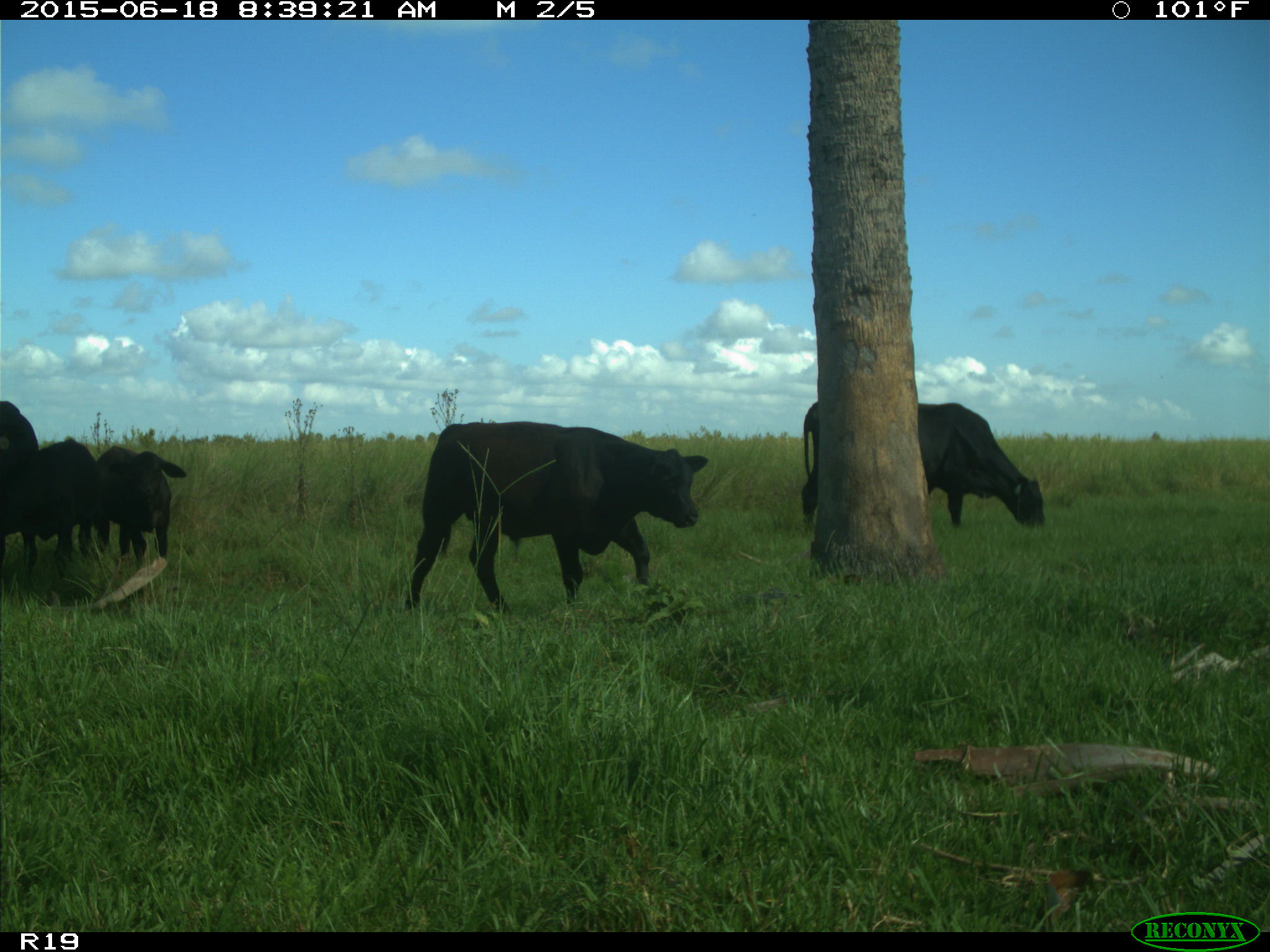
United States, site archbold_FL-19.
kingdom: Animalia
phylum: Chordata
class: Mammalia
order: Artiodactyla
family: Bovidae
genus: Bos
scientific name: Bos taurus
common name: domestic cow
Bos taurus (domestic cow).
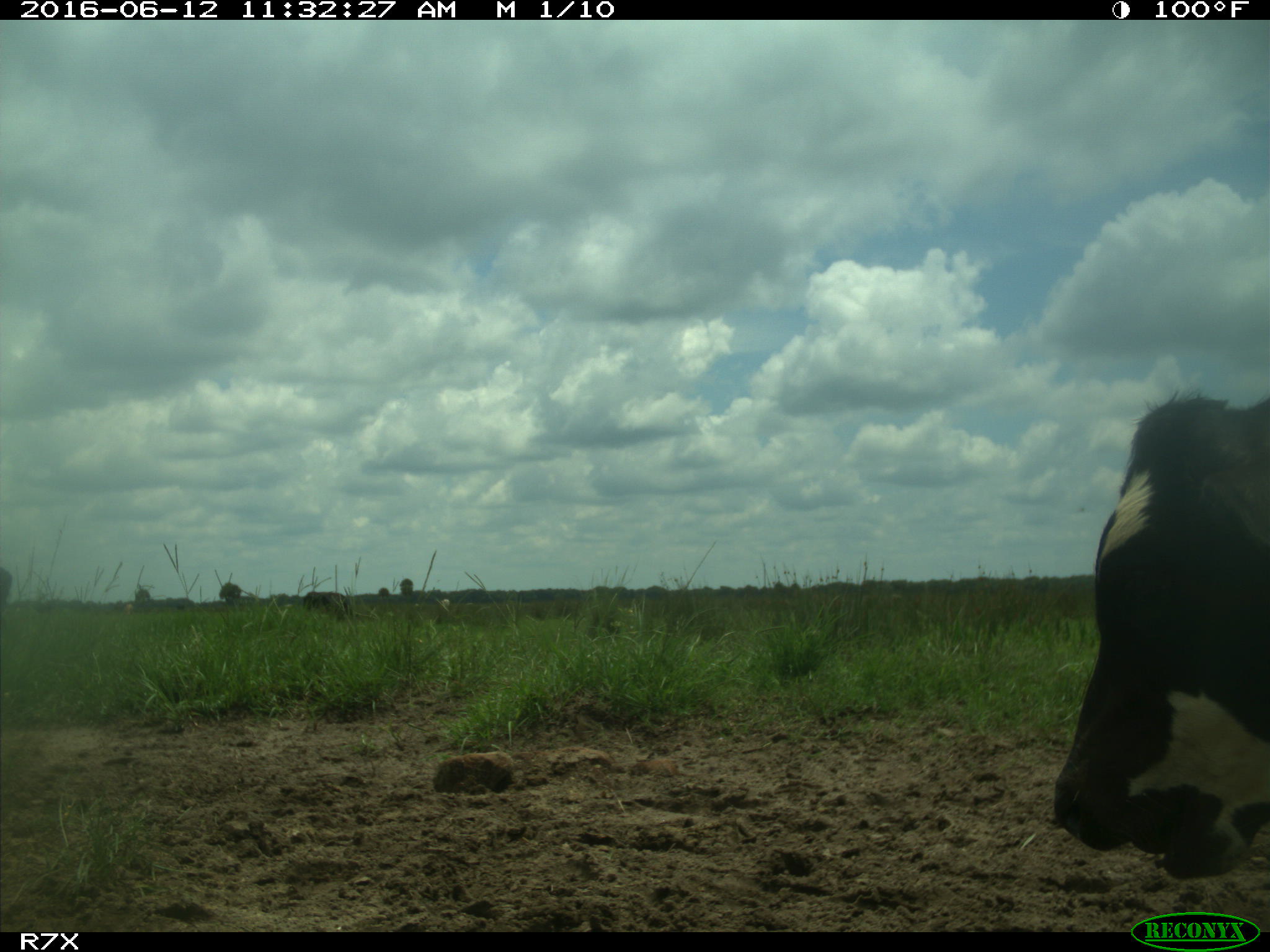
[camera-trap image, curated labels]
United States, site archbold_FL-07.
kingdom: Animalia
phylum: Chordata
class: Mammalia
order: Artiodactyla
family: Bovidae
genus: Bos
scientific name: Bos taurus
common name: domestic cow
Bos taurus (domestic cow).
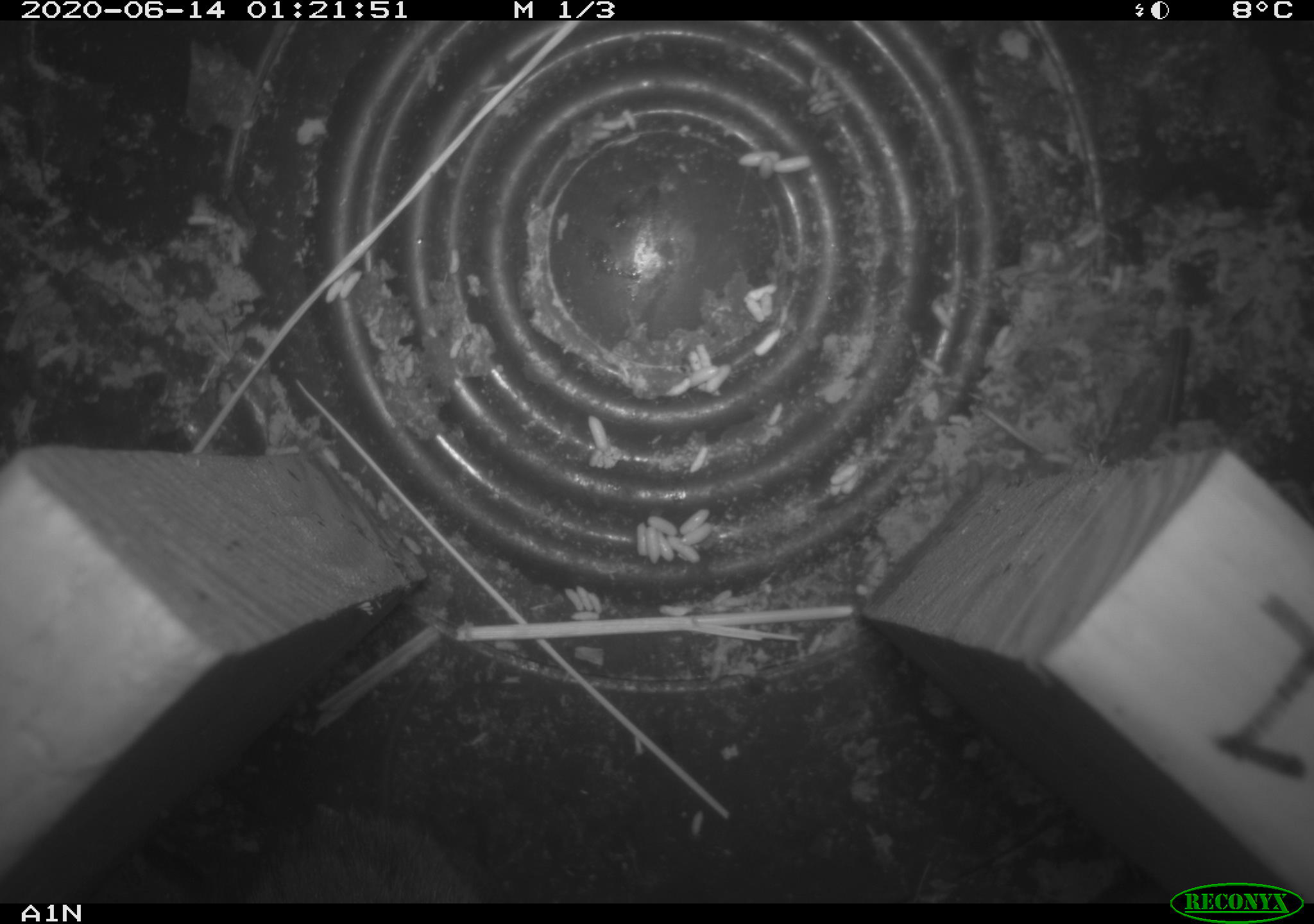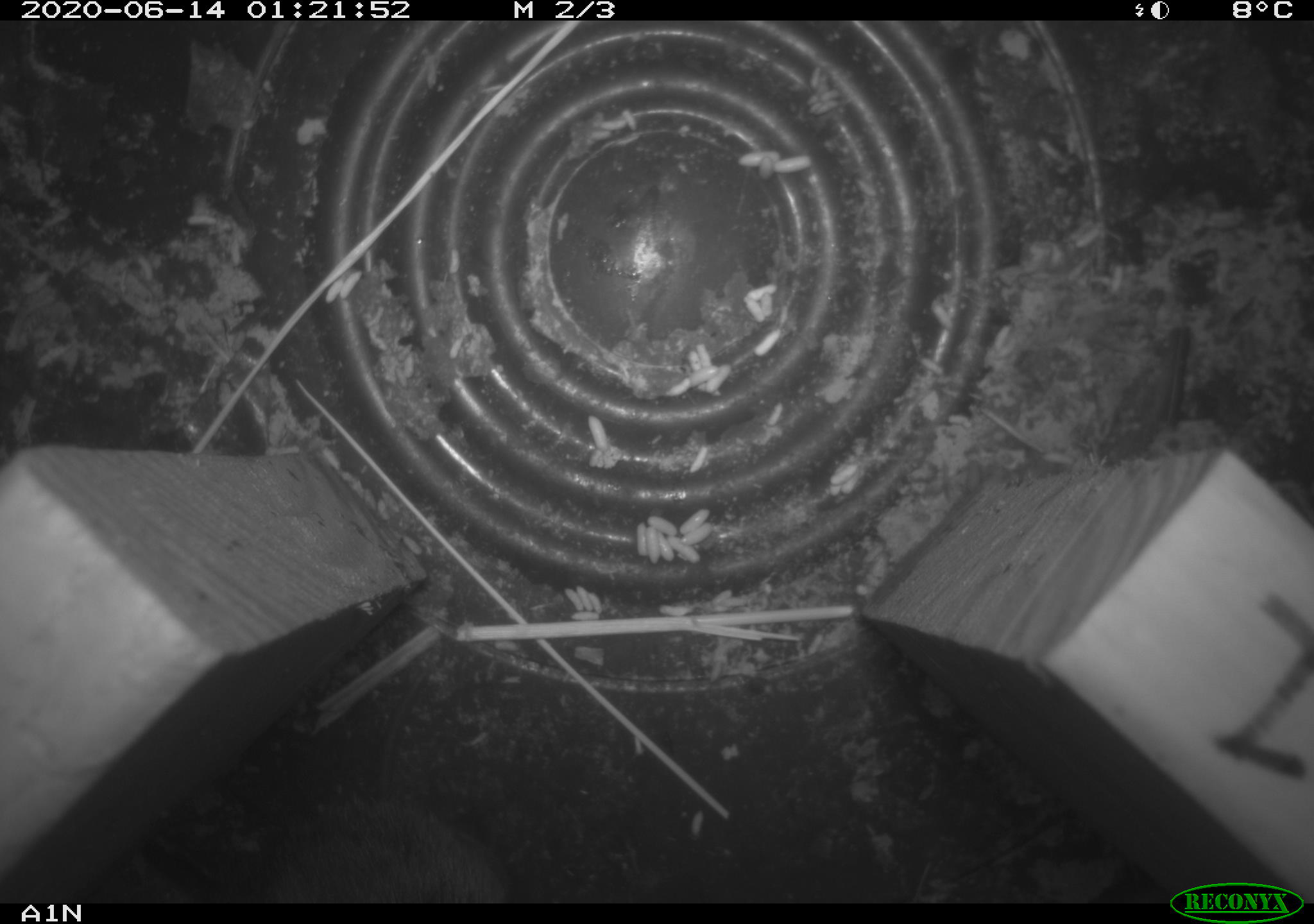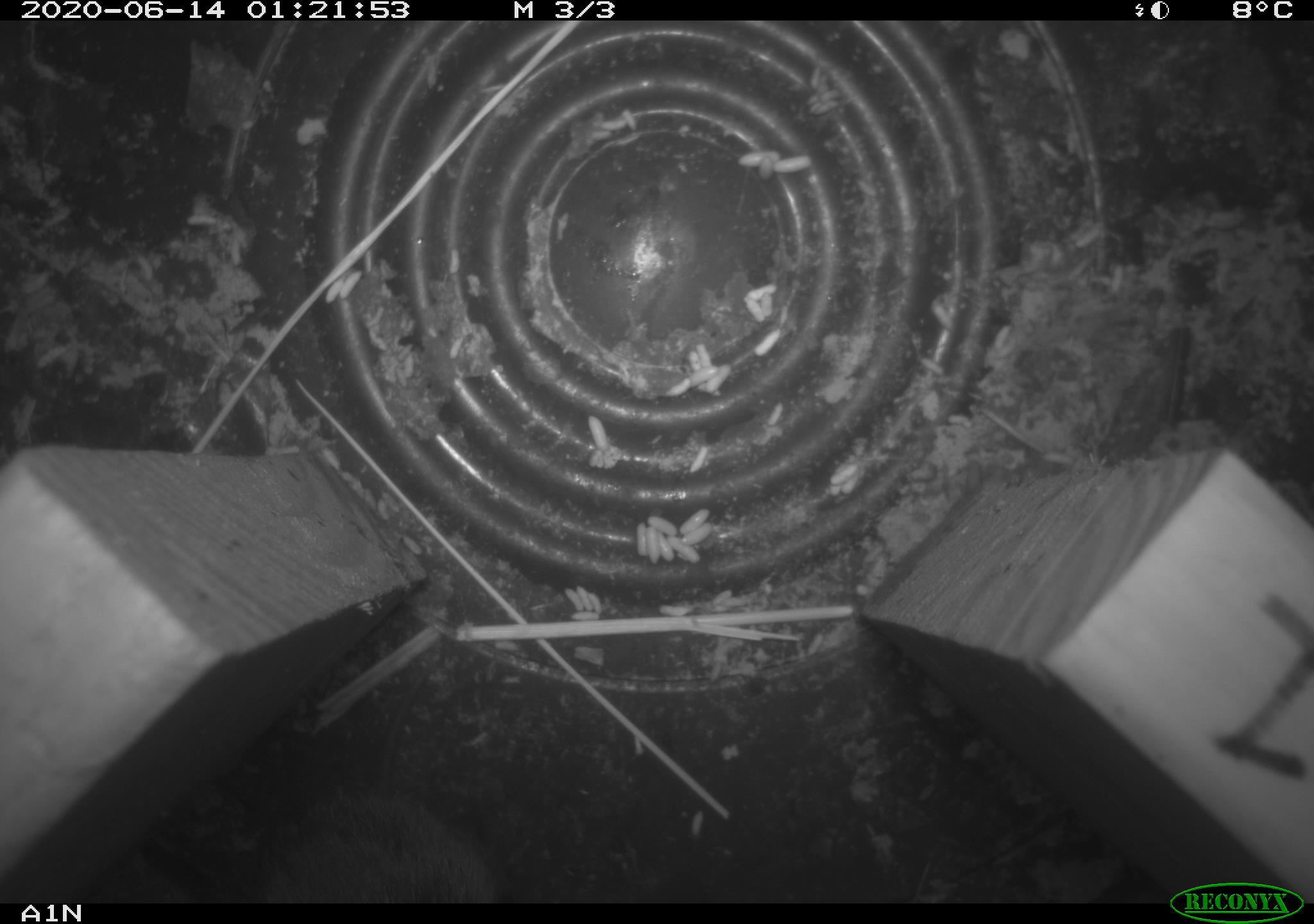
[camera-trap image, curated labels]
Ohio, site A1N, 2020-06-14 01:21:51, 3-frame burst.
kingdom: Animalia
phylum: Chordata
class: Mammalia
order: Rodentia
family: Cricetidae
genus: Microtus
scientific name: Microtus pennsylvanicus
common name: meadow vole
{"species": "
---+---
■ How to complete this task
Return the entries above exactly, skipping any images.

■ Completed exercise
United States, site archbold_FL-19.
kingdom: Animalia
phylum: Chordata
class: Mammalia
order: Artiodactyla
family: Bovidae
genus: Bos
scientific name: Bos taurus
common name: domestic cow
Bos taurus (domestic cow).
[camera-trap image, curated labels]
United States, site archbold_FL-07.
kingdom: Animalia
phylum: Chordata
class: Mammalia
order: Artiodactyla
family: Bovidae
genus: Bos
scientific name: Bos taurus
common name: domestic cow
Bos taurus (domestic cow).
[camera-trap image, curated labels]
Ohio, site A1N, 2020-06-14 01:21:51, 3-frame burst.
kingdom: Animalia
phylum: Chordata
class: Mammalia
order: Rodentia
family: Cricetidae
genus: Microtus
scientific name: Microtus pennsylvanicus
common name: meadow vole
{"species": "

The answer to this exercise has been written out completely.